(Data items)
((

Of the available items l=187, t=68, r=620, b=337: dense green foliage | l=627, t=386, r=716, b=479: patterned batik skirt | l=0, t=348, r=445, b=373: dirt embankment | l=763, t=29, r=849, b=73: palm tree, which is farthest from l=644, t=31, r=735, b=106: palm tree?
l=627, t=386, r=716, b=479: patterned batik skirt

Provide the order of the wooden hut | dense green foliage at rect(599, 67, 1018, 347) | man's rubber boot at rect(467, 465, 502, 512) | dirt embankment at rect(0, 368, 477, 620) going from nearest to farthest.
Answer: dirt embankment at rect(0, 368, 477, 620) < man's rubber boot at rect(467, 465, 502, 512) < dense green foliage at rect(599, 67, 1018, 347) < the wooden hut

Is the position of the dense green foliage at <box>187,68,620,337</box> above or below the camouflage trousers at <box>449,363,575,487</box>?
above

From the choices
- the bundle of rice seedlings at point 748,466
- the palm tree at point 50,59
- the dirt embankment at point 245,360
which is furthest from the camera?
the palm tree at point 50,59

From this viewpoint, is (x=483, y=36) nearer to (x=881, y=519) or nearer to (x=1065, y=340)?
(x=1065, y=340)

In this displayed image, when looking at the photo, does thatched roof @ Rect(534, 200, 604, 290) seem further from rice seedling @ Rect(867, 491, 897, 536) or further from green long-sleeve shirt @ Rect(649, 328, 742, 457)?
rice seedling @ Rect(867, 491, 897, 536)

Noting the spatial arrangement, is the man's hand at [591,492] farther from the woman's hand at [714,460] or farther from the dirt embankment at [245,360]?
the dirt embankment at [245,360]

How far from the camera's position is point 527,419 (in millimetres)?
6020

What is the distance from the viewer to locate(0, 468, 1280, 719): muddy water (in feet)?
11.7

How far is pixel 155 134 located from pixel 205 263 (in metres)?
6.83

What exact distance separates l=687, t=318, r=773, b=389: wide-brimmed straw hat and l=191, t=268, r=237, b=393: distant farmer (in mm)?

))

Repeat the data precisely, line by line.

Of the available items l=187, t=68, r=620, b=337: dense green foliage | l=627, t=386, r=716, b=479: patterned batik skirt | l=0, t=348, r=445, b=373: dirt embankment | l=763, t=29, r=849, b=73: palm tree, which is farthest from l=644, t=31, r=735, b=106: palm tree?
l=627, t=386, r=716, b=479: patterned batik skirt

Provide the order of the wooden hut | dense green foliage at rect(599, 67, 1018, 347) | man's rubber boot at rect(467, 465, 502, 512) | dirt embankment at rect(0, 368, 477, 620) going from nearest to farthest.
Answer: dirt embankment at rect(0, 368, 477, 620) < man's rubber boot at rect(467, 465, 502, 512) < dense green foliage at rect(599, 67, 1018, 347) < the wooden hut

Is the position of the dense green foliage at <box>187,68,620,337</box> above or below the camouflage trousers at <box>449,363,575,487</box>?
above

From the choices
- the bundle of rice seedlings at point 748,466
- the palm tree at point 50,59
- the dirt embankment at point 245,360
which is furthest from the camera?
the palm tree at point 50,59

From this viewpoint, is (x=483, y=36) nearer to (x=881, y=519) or nearer to (x=1065, y=340)?
(x=1065, y=340)

In this displayed image, when looking at the photo, does thatched roof @ Rect(534, 200, 604, 290) seem further from rice seedling @ Rect(867, 491, 897, 536) or further from green long-sleeve shirt @ Rect(649, 328, 742, 457)?
rice seedling @ Rect(867, 491, 897, 536)

Noting the spatial arrangement, is the man's hand at [591,492] farther from the woman's hand at [714,460] or farther from the dirt embankment at [245,360]?
the dirt embankment at [245,360]

How far from the camera's position is point 527,419 (in millimetres)?
6020

What is the distance from the viewer to locate(0, 468, 1280, 719): muddy water (in feet)?
11.7

How far is pixel 155 134 located from pixel 205 263 (in metres)?
6.83

What exact distance separates l=687, t=318, r=773, b=389: wide-brimmed straw hat and l=191, t=268, r=237, b=393: distant farmer (in mm)?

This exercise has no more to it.